Danish women's organization

The Kvindelig Fremskridtsforening (KF), or Women's Progress Association, was a Danish women's association which was founded in 1885 by Matilde Bajer and Elisabeth Ouchterlony. They had both been co-founders of the Danish Women's Society (Dansk Kvindesamfund) in 1871 but now wanted an organization which included specific attention to women's suffrage in municipal and national elections, an issue which was not on the agenda of the apolitical Women's Society. The organization also addressed women's involvement as peace activists and as members of the workforce.

In 1888, with the support and involvement of Johanne Meyer, KF arranged the first meeting of the Nordic Women's Movement (Nordisk Kvindesagsmøde) which was held in Copenhagen in connection with the Nordic Exhibition. Open to both men and women, it attracted 700 participants from Norway, Sweden, Finland and Iceland.

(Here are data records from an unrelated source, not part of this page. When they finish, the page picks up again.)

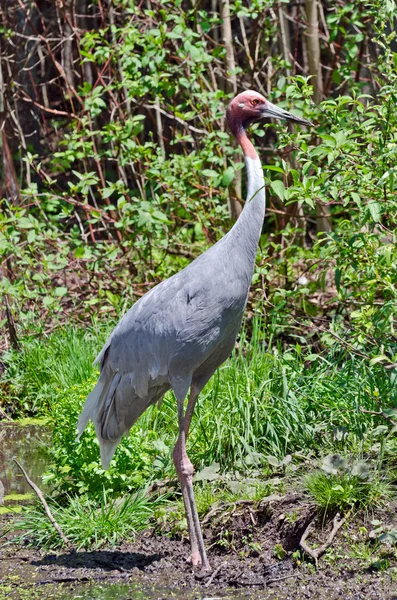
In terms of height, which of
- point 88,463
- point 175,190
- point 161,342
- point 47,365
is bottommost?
point 47,365

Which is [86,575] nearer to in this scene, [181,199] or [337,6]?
[181,199]

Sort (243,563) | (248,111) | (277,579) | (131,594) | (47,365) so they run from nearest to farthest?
(277,579) → (131,594) → (243,563) → (248,111) → (47,365)

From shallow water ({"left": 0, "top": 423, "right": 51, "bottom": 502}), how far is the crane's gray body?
106 centimetres

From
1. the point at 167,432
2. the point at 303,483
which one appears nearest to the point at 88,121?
the point at 167,432

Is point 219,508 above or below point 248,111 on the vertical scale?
below

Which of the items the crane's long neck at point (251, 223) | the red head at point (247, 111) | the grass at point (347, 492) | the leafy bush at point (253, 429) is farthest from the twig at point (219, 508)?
the red head at point (247, 111)

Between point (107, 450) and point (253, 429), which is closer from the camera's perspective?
point (107, 450)

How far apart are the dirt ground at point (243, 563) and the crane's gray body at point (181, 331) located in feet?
1.94

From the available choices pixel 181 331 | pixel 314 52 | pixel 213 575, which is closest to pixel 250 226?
pixel 181 331

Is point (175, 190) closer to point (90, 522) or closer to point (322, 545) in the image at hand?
point (90, 522)

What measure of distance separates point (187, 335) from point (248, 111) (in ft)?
4.59

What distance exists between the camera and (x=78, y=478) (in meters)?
5.05

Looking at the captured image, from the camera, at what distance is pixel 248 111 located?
4953 mm

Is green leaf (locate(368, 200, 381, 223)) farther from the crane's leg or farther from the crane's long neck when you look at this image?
the crane's leg
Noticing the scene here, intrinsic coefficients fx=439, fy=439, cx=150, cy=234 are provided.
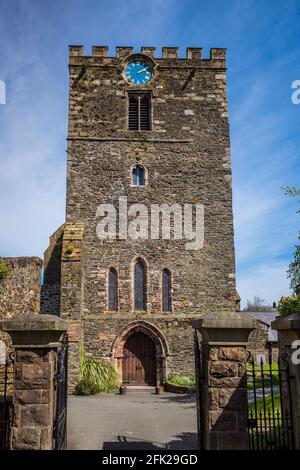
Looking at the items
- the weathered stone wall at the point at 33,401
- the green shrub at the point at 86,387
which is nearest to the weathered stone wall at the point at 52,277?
the green shrub at the point at 86,387

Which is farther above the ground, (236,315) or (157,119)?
(157,119)

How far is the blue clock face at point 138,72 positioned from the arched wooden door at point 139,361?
12.1 m

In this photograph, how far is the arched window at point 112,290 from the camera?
19158 mm

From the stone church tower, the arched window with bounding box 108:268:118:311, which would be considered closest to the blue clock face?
the stone church tower

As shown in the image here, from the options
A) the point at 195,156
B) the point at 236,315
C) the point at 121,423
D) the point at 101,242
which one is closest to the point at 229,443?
the point at 236,315

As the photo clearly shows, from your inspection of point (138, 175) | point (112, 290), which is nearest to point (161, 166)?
point (138, 175)

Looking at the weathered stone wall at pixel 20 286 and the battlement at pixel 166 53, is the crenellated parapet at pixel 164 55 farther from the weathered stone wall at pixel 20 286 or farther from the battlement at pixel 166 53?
the weathered stone wall at pixel 20 286

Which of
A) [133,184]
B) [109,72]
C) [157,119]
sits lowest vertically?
[133,184]

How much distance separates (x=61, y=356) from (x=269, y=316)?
3668cm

KF was restricted to women. Members came mainly from the political left and the trade unions, creating opposition to the Women's Society. Bajer was the first president of the KF from 1886 to 1889, after which she served on the board. Ouchterlony, a journalist, contributed to the organization's journal Hvad vi vil (What We Want). She was also an effective public speaker. From 1888, Meyer was editor of Hvad vi vil, to which she contributed many articles. She became president of KF in 1889.

In 1889, many members of the KF left to set up the Kvindevalgretsforeningen (Women's Suffrage Association) which, as its name implies, was even more strongly focused on suffrage. As a result, interest in the KF diminished and it was dissolved in 1893.